Change #1275815 merged by Xcollazo:

[analytics/refinery@master] Update webrequest validation algorithm

https://gerrit.wikimedia.org/r/1275815

xcollazo merged https://gitlab.wikimedia.org/repos/data-engineering/airflow-dags/-/merge_requests/2192

Update webrequest validation job thresholds

In T422030#11873071, @CodeReviewBot wrote:

xcollazo merged https://gitlab.wikimedia.org/repos/data-engineering/airflow-dags/-/merge_requests/2192

Update webrequest validation job thresholds

Now that the MR is merged in, will wait till next couple hourly runs to validate.

Even though the patch applied cleanly and DAG refine_webrequest_hourly_text continues to move forward, the error email continues to be generated? CC @JAllemandou

The problem is due to a forgotten step in deploying the refinery repo. I have just fixed that. Let's validate that the errors stop before moving to done.

From current Ops Week:

• The ERROR emails have stopped.
• We are still getting WARNING emails quite frequently:
  • refine_webrequest_hourly_text, pretty much every hour.
  • refine_webrequest_hourly_upload ~10 in the last 2 days.

We need to tweak the warning thresholds...

@AKhatun_WMF doe the WARNINGs continue?

@xcollazo Yes, we still have very frequent warnings.
https://airflow.wikimedia.org/dags/refine_webrequest_hourly_text/grid?search=refine_webrequest_hourly_text
Almost all the warning emails were sent here.

Maybe we should double all thresholds.

Summarizing a slack thread from @mforns here:

I've been looking at the "Data problem WARNING/ERROR" alerts.
We thought that after Joseph's fix to the webrequest_sequence_stats tables, the alerts would cease. But they are still there.
That said, I've checked most of them, and found that the missing rows are not big missing chunks of the sequence, but rather loose single rows.
Also, most of them coincide with peaks in HAProxyKafka message count.

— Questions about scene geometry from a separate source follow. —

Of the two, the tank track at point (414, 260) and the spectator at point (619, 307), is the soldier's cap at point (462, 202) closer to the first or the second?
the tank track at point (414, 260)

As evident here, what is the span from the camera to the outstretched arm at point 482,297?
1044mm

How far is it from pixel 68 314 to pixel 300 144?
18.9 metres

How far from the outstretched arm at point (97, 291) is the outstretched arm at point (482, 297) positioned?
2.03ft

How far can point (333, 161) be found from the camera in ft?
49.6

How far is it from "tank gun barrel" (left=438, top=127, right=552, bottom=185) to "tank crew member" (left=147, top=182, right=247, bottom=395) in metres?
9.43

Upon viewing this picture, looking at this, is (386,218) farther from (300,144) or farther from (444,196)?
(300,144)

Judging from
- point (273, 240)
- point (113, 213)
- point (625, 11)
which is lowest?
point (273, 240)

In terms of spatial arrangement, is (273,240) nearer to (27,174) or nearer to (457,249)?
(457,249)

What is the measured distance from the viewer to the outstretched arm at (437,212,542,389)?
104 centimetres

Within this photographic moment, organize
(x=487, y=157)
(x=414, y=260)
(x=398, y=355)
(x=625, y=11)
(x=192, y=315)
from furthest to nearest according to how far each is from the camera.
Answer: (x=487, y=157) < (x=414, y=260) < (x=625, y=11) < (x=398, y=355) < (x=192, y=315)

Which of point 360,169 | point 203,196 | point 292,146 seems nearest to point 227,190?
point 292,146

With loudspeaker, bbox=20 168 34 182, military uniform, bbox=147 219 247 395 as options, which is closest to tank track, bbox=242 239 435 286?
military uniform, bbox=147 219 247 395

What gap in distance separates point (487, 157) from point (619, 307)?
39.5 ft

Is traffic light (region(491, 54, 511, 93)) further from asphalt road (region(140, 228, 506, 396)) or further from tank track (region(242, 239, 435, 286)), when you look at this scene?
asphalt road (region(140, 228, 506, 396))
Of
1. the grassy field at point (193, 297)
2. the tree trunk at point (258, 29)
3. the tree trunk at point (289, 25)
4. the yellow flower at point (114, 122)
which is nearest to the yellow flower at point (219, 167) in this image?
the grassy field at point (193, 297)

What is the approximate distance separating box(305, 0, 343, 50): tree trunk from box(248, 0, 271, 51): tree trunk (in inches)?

The clearer and higher the peak, the most percent lost of webrequests in the data lake.
Also, the peaks that happen when the daily volume is already high (and the message count is already substantial in HAProxyKafka) seem more likely to cause data loss.
From what I could see in several hours of troubleshooting, it seems to me that the sequence_stats are correct, and that we are actually losing that much percent of webrequests.
That said, almost always, there seems to be an non-organic spike that justifies the glitch. Meaning, it's probably an issue to be solved at the HAProxyKafka level.
The question is now, do we want to relax our alert thresholds so to receive less alerts?